De même, selon le témoin, l'itinéraire qui apparaît sur la photo 8 dans son avis comme itinéraire emprunté par le défendeur est un itinéraire présumé dans lequel il a conduit « ... parce que personne n'a réellement connaissance de l'itinéraire réel de la voiture, j'ai proposé un itinéraire présumé raisonnable » (p. 429). Encore une fois, les informations sur l'itinéraire emprunté par le véhicule Dodge lors du virage peuvent être dérivées de Jaudat ou du défendeur. En tout cas, on ne peut pas dire que personne n'a connaissance de l'itinéraire.

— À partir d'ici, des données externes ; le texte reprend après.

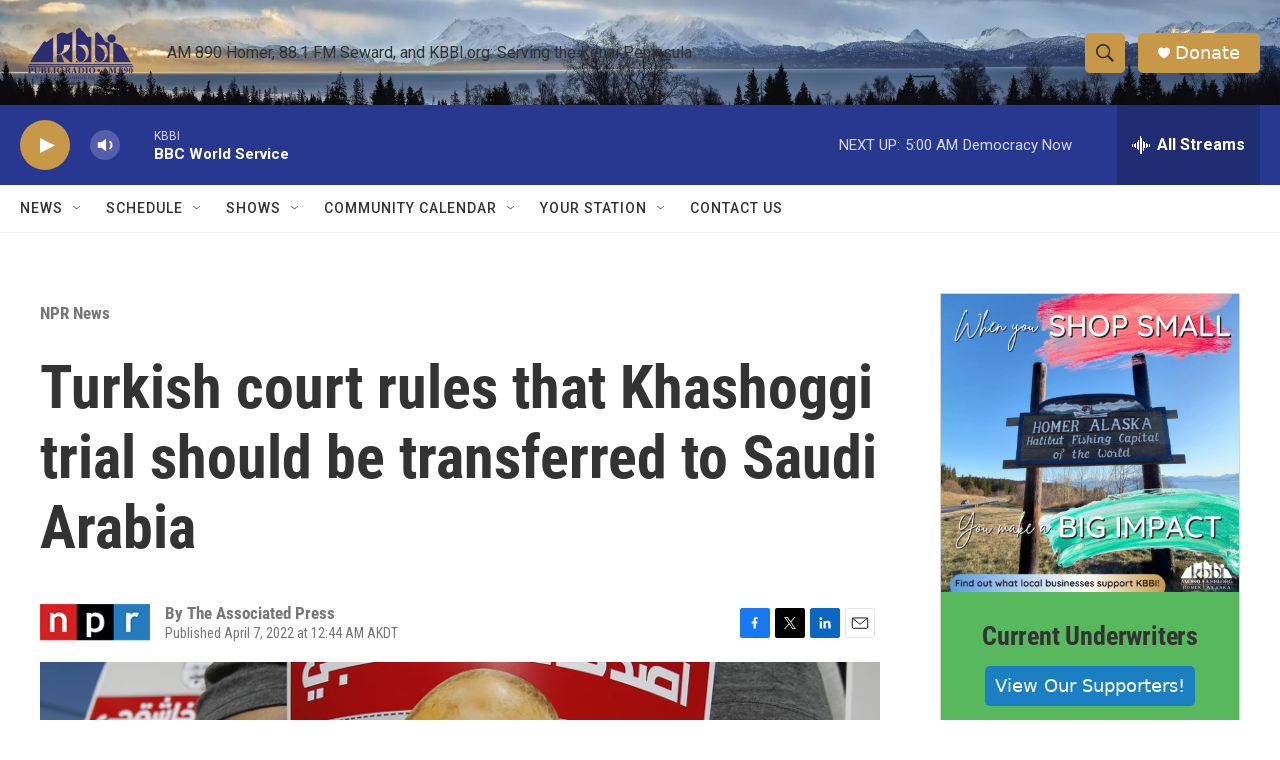

--- FILE ---
content_type: text/html; charset=utf-8
request_url: https://www.google.com/recaptcha/api2/aframe
body_size: 268
content:
<!DOCTYPE HTML><html><head><meta http-equiv="content-type" content="text/html; charset=UTF-8"></head><body><script nonce="2AumKzPfzxYNFL0yblIXLw">/** Anti-fraud and anti-abuse applications only. See google.com/recaptcha */ try{var clients={'sodar':'https://pagead2.googlesyndication.com/pagead/sodar?'};window.addEventListener("message",function(a){try{if(a.source===window.parent){var b=JSON.parse(a.data);var c=clients[b['id']];if(c){var d=document.createElement('img');d.src=c+b['params']+'&rc='+(localStorage.getItem("rc::a")?sessionStorage.getItem("rc::b"):"");window.document.body.appendChild(d);sessionStorage.setItem("rc::e",parseInt(sessionStorage.getItem("rc::e")||0)+1);localStorage.setItem("rc::h",'1765284126230');}}}catch(b){}});window.parent.postMessage("_grecaptcha_ready", "*");}catch(b){}</script></body></html>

En effet, il n'appartient pas à l'expert de déterminer la fiabilité des versions et il peut donc présenter sa conclusion, sous plusieurs hypothèses ou scénarios différents.
Le problème avec cette approche de l'expert de la défense vient du fait que même s'il y avait théoriquement dix témoins décrivant un passage de gauche à droite, rien ne changerait son avis, tant que le défunt avait une fracture à la cuisse gauche. De même, même si dix témoins décrivent que le défunt a traversé la route en courant, le témoin, selon son approche, préférerait consulter les tableaux, chercher la vitesse de marche typique d'une personne de l'âge du défunt, et utiliser ce chiffre dans ses formules. En fait, l'expert de la défense s'est considéré exempté d'examiner la faisabilité de la version de Judat (concernant la tentative de fuite du défunt avant d'être blessé), ni comme scénario alternatif possible, de provoquer la fracture de sa cuisse gauche.
Il en découle donc que l'expert de la défense a examiné l'affaire comme un cas « classique » d'accident de la route dans lequel un piéton « raisonnable » traverse la route à vitesse normale, en ligne droite, sans aucune pression, et que les conducteurs et autres usagers de la route agissent de manière similaire. L'expert de la défense a fait ce travail, même si l'une des deux questions auxquelles il devait répondre concerne l'existence de preuves médico-légales du meurtre (voir 4 de l'avis).
Dans cette dernière affaire, dès le départ, il y a beaucoup de problème dans le mandat que l'expert de la défense a pris sur lui-même d'examiner « s'il existe des preuves médico-légales de meurtre par homicide par véhicule ». Dans ce contexte, il n'est pas nécessaire d'être un expert juridique pour comprendre que, sur la base du « film muet » qui documente l'écrasement d'une personne (l'élément factuel), il est possible d'établir l'infraction de cause à la mort par négligence, d'homicide négligent, ou de meurtre dans des circonstances aggravées, lorsque toute la différence réside dans l'élément mental qui accompagne les actes.